Today we continue our discussions of Wesley Hill’s book, Washed and Waiting: Reflections on Christian Faithfulness and Homosexuality, as part of our yearlong series on sexuality and the Church.
Wesley’s book is meant to both complement and contrast Justin Lee’s book, Torn: Rescuing the Gospel From the Gays-vs-Christians Debate, which served as a starting point for our discussion. Both Justin and Wesley are gay, but whereas Justin concluded that a relationship with another man could be blessed by God, Wesley has chosen celibacy. I picked these two books because I think Justin and Wesley represent the very best in civil, gracious, and loving disagreement on this issue…which for them is not a mere issue, but a deeply personal journey with deeply personal implications.
To catch up on our discussion, check out our Sexuality and the Church category.
A Story-Shaped Life
In Chapter 1, Wesley explains why he believes scriptural witness and church tradition require him not to act on his homosexual desires and how the gospel enables him to fulfill this demand.
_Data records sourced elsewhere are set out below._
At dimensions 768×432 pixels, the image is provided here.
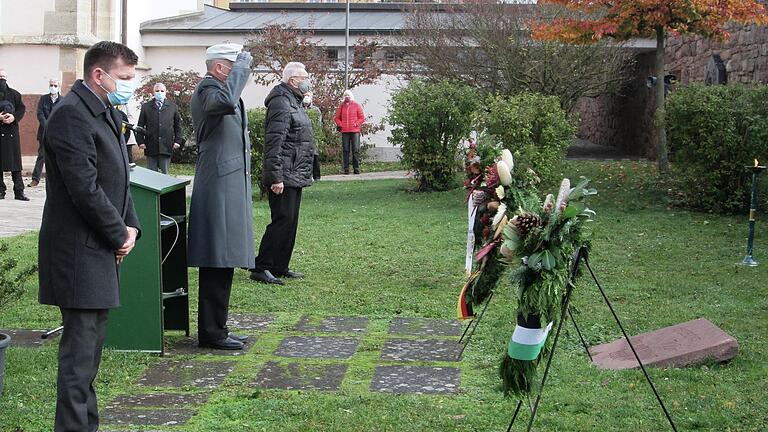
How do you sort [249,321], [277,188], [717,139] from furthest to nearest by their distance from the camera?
[717,139] < [277,188] < [249,321]

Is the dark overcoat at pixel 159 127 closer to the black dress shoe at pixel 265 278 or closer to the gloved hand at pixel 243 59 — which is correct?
the black dress shoe at pixel 265 278

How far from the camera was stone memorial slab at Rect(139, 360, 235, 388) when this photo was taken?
244 inches

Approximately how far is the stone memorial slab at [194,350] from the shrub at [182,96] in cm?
1889

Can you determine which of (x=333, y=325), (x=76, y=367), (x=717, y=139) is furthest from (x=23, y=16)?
(x=76, y=367)

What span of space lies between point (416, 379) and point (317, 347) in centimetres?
105

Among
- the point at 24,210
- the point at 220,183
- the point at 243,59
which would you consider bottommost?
the point at 24,210

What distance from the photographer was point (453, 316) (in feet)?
26.8

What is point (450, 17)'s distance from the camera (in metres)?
24.4

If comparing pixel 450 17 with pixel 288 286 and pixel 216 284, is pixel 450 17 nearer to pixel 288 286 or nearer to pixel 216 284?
pixel 288 286

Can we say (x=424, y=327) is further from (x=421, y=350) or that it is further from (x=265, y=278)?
(x=265, y=278)

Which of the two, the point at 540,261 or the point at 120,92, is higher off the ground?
the point at 120,92

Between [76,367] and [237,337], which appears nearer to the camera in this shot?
[76,367]

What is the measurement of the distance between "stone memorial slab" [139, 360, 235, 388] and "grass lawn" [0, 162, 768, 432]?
9 centimetres

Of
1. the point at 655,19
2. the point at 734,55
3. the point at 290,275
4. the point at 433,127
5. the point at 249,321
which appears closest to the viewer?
the point at 249,321
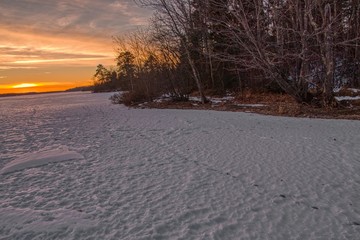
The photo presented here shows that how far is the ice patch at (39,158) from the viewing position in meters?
5.98

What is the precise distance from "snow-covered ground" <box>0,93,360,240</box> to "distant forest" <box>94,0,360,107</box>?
6.01 m

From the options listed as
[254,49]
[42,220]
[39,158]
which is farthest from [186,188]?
[254,49]

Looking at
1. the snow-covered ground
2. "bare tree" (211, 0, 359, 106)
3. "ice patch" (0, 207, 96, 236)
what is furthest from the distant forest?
"ice patch" (0, 207, 96, 236)

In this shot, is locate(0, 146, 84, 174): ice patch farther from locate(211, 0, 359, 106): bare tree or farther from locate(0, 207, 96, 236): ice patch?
locate(211, 0, 359, 106): bare tree

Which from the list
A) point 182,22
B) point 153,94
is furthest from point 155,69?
point 182,22

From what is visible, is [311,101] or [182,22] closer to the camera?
[311,101]

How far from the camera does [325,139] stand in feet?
24.5

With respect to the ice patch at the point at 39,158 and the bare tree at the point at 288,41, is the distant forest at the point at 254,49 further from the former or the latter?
the ice patch at the point at 39,158

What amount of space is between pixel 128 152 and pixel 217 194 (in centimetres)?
337

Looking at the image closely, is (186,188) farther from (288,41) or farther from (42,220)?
(288,41)

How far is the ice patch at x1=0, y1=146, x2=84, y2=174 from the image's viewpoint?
19.6ft

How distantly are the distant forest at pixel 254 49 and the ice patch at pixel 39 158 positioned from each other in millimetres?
8760

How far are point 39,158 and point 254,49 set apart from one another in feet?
34.6

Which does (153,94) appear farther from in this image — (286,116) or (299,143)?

He begins by briefly addressing some of the same biblical passages we addressed in our discussion of Torn—Leviticus 18:22; Genesis 19:1-11; 1 Corinthians 6:9-10; I Timothy 1:8-11; Romans 1:18-32—as well as Genesis 1-3 and Jesus’ teachings on divorce in Matthew 19:3-9 and Mark 10:6-8, which Wesley says “presents marriage between one man and one woman as the God-given context for human sexual expression and thus, in principle, rules out homosexual practice.”
“On the basis of texts such as these,” Wesley concludes, “the Christian church has consistently and repeatedly said no to homosexual practice.” (p. 53)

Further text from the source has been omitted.